In the passage below about Lucia and the Vérand affair, retype word for word the part starting with "Lucia - Andrea" and going on through "to his whereabouts.".

**TEXT PROVIDED**
---

Lucia - Andrea Di Robilant [97]
A week after the disappearance, a letter arrived from Pressburg, a hundred miles east of Vienna. In it, Vérand begged Alvise for his forgiveness. In the stolen purse, he explained, was a letter from his parents explaining they would not be able to help him repay his debt. On the morning he had walked out of the house on his way to the post office he had seen a man by the Danube with his stolen papers, so he had run after him. That was it: Vérand did not explain what had happened next, nor did he give a clue as to his whereabouts.
Two weeks later, a Capuchin friar whom Alvise and Lucia happened to know found Vérand wandering in the streets of Pressburg. He was hungry, poorly clad and with no money. The friar helped him find some food and a shelter, then he informed Alvise, who immediately sent Vérand a hundred florins, not without remarking that it was “quite a sum for the twenty hours he spent under our roof.”29 It turned out to be money well spent. Vérand came back to Vienna, was forgiven for disappearing, and welcomed back into the Mocenigo household. But not as Alvisetto’s preceptor. Alvise, impressed by his integrity and his language skills, took him on as his personal assistant. In mid April 1805 he headed back to Venice with his new secretary in tow.
The surprise dénouement of the Vérand affair forced Lucia to resume her role as her son’s teacher, which did not make her happy. It was one thing to read a story to Alvisetto or to practise spelling with him or to impart to him the occasional geography lesson, but quite another to be responsible for his formal education. And not so much because she would have preferred to spend her time differently, but because she felt she was not up to the task. She hired Herr Gartner to give Alvisetto German lessons, and he made rapid progress. But he lagged behind in Italian, French and arithmetic, which were Lucia’s responsibility. His penmanship, too, was still poor, “but then my own letters are even more crooked than his. He’s not learning from the best.”30
Alvise had insisted, upon leaving Vienna with Vérand, that during his absence Lucia apply for the Order of the Starred Cross, one of the most prestigious distinctions granted by the Habsburg Court, and one which he thought would nicely complete Lucia’s rise in Austrian society. At first she had been reluctant, fearing that such a request would needlessly attract attention and risk exposing her to an embarrassing refusal on the part of the court. But she gradually changed her mind as she learnt that a number of patrician ladies in Venice—including her mother-in-law, Chiara, with whom relations had cooled after the scandal of her love affair with Colonel Plunkett and the birth of Alvisetto—had applied to receive the order. “I feel that at this point I cannot put off making a request myself, all the more so since, unlike most of our Venetian friends, I have actually lived in Vienna for the past few years,” she explained to Paolina, begging her “not to say a word” about her step. “The order only proves you are born a patrician…though I hear it can be useful if one’s children run for offices that require patents of nobility.”31
Lucia was told by people knowledgeable about these matters that her request would probably be refused the first time around, and accepted the second—it was the usual practice. There was nothing for her to do but wait.

---

**DATA**
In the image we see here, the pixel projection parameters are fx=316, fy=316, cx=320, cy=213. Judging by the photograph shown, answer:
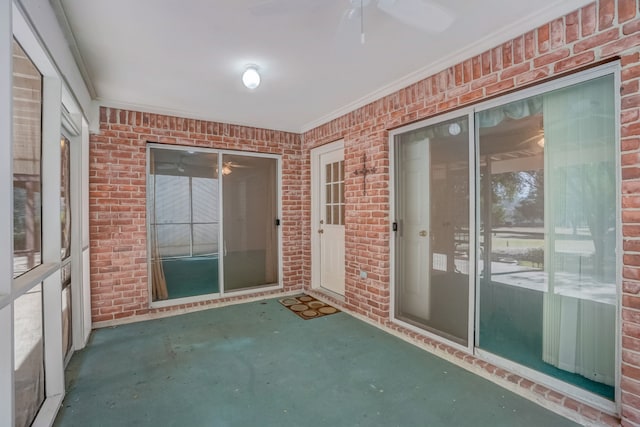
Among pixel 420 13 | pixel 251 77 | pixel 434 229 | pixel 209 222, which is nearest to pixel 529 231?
pixel 434 229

---

**TASK ANSWER**
Lucia - Andrea Di Robilant [97]
A week after the disappearance, a letter arrived from Pressburg, a hundred miles east of Vienna. In it, Vérand begged Alvise for his forgiveness. In the stolen purse, he explained, was a letter from his parents explaining they would not be able to help him repay his debt. On the morning he had walked out of the house on his way to the post office he had seen a man by the Danube with his stolen papers, so he had run after him. That was it: Vérand did not explain what had happened next, nor did he give a clue as to his whereabouts.